DIY Self-Driving Cars Go Open Source
Comma.ai is a startup that set out to build autonomous driving tech for hackers and hobbyists. In October, when regulators sent stern warnings to founder George Hotz — known for his exploits cracking iPhones and PlayStations — he shut down the announced product. But now he’s reviving it as an open-source effort (The Verge).
Yesterday, the code for self-driving software called Open Pilot, along with plans for complementary hardware called Comma Neo, went up on Github. Like so many open source projects, this one doesn’t provide a finished product; it’s more a framework for makers to build on. Right now, Comma’s tech works only with selected models of Acura and Honda vehicles — and only at certain speeds. At the start, at least, it will take a special kind of open-source true believer to turn the wheel over to collaboratively developed software. But longer term, Hotz says he’s laying the foundation for a kind of Android for self-driving cars.
To do that, Comma’s open-source code will have to spark the excitement of outside contributors, and that remains to be seen. Here’s what we can say now: No matter how complex today’s tech gets, sooner or later someone will create an open source version and release it into the wild. Autonomous vehicles, machine learning, VR, robotics: Nothing is immune, and everything is subject to being commoditized. For people hoping to turn a profit on proprietary breakthroughs, that’s scary. For everyone else, there’s the thrill in unleashing the unpredictability and passion that you get on an open platform.
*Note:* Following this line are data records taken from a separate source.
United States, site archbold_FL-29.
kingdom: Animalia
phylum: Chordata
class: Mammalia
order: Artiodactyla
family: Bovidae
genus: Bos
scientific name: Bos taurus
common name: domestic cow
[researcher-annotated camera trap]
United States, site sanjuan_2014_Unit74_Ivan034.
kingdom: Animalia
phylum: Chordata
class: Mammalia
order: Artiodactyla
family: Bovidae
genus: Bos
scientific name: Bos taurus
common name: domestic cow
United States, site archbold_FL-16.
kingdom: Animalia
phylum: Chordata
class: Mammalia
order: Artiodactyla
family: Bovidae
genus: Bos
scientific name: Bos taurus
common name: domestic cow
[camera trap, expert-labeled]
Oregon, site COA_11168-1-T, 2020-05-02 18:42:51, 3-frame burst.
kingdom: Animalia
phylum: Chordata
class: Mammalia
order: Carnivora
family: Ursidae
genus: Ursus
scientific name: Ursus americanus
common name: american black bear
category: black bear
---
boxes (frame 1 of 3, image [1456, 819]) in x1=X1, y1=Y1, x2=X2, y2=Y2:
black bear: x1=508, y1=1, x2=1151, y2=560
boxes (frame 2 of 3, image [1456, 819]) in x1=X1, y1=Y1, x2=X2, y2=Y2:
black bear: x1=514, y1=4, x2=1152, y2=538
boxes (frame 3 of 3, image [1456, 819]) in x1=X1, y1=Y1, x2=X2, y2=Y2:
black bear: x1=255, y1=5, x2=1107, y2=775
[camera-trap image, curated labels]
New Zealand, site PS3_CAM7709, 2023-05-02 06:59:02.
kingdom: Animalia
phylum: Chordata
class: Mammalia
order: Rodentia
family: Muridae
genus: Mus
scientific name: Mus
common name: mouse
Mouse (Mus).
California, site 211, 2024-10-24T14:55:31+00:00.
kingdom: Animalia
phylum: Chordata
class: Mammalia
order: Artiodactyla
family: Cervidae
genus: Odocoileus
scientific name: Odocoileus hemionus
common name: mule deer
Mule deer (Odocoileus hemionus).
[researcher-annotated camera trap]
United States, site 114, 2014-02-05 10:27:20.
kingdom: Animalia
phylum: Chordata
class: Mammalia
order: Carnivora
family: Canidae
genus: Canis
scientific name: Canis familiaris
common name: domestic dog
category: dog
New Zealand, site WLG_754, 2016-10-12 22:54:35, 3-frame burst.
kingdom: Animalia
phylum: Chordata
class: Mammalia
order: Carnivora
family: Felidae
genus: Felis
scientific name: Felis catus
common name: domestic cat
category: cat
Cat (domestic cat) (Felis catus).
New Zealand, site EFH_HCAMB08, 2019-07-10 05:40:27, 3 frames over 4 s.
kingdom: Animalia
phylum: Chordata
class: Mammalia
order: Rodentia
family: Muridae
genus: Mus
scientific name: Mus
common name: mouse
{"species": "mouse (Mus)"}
The future will be so much more interesting — and fertile.
Democracy Is So Last Year
Global faith in democracy is plunging, Harvard researchers have found (Quartz). Who is most estranged from “the worst form of government, except for all the others”? Millennials — those normally idealistic, principle-driven young people, who are way less likely than their elders to agree with the notion that it’s “essential to live in a democracy.” 26 percent of US millennials agree that “Choosing leaders through free elections is ‘unimportant’” (compared with 14 percent of baby boomers).
Some, no doubt, are disillusioned by the dashing of Obama-era hopes. Others are betting that autocratic leaders are more likely to “get things done” fixing the country’s ills. Still others no longer trust government, business, or any other institution to improve their lives. Any way you cut it, the decline in democratic spirit is troubling; “The warning signs are flashing red,” the Harvard study’s co-author, Yascha Mounk, told The New York Times. But also: These numbers mean that three-quarters of millennials, and even more of the rest of the population, still say democracy matters. So maybe we’re not done with it yet.
Bridgewater’s Radical Transparency Has Limits
Bridgewater Associates, the largest hedge fund in the world, has reached a labor settlement with employees over the terms of its employment agreements, which had been challenged by the National Labor Relations Board (The New York Times). That’s about the extent of what you’re going to learn about this story: Although Bridgewater preaches “radical transparency” inside its gates, the agreement, like most such settlements in U.S. business, is going to stay secret.
Bridgewater’s commitment to transparency is unusual, and company founder Ray Dalio’s statement of principles has inspired a lot of people in business (though critics have also found it cult-like). Too bad its exhortation to “be extremely open” ends at the parking lot.
Rebuilding Cities From the Network Up
A year ago, Bloomberg veteran Daniel Doctoroff took the lead at Sidewalk Labs, Google/Alphabet’s project to “accelerate the process of urban innovation.” Since then, Doctoroff writes in a progress report (Sidewalk Talk/Medium), Sidewalk has modeled what kind of impact you could make by reimagining cities “from the internet up.” The conclusion: You could cut the cost of living by 14 percent, save residents an hour a day, cut greenhouse-gas emissions by up to 2/3, and more.
That all sounds pretty great. Doctoroff also writes about an intellectual schism his team discovered in the course of its research, one he calls the “technologist/urbanist divide.” Tech people like to start from first principles and “leapfrog slow change”; urbanists cherish the resilience of organically evolved systems and resist master-plan hubris. These two world-views clash quite a bit. Where technologists and urbanists find common ground is in the concept of the city as an open platform for innovation. Sidewalk’s labs and prototypes for housing, health care, and government management will be worth keeping an eye on.
Blockchain Will Back New Senegal Currency
Senegal will be the second African nation, after Tunisia, to build a national currency based on blockchain technology, the cryptographic system that underlies Bitcoin and similar projects (Iafrikan). The country’s new digital currency, eCFA, is a project of Banque Régionale de Marchés (BRM) and eCurrency Mint Limited.
To some degree, the developers of financial technology are using Africa as a lab because there are fewer rules — but there’s also a more urgent need. As with the spread of mobile telephony, which took off in a developing world that lacked communications networks, innovative fintech may take hold first in places where the existing financial infrastructure is underdeveloped.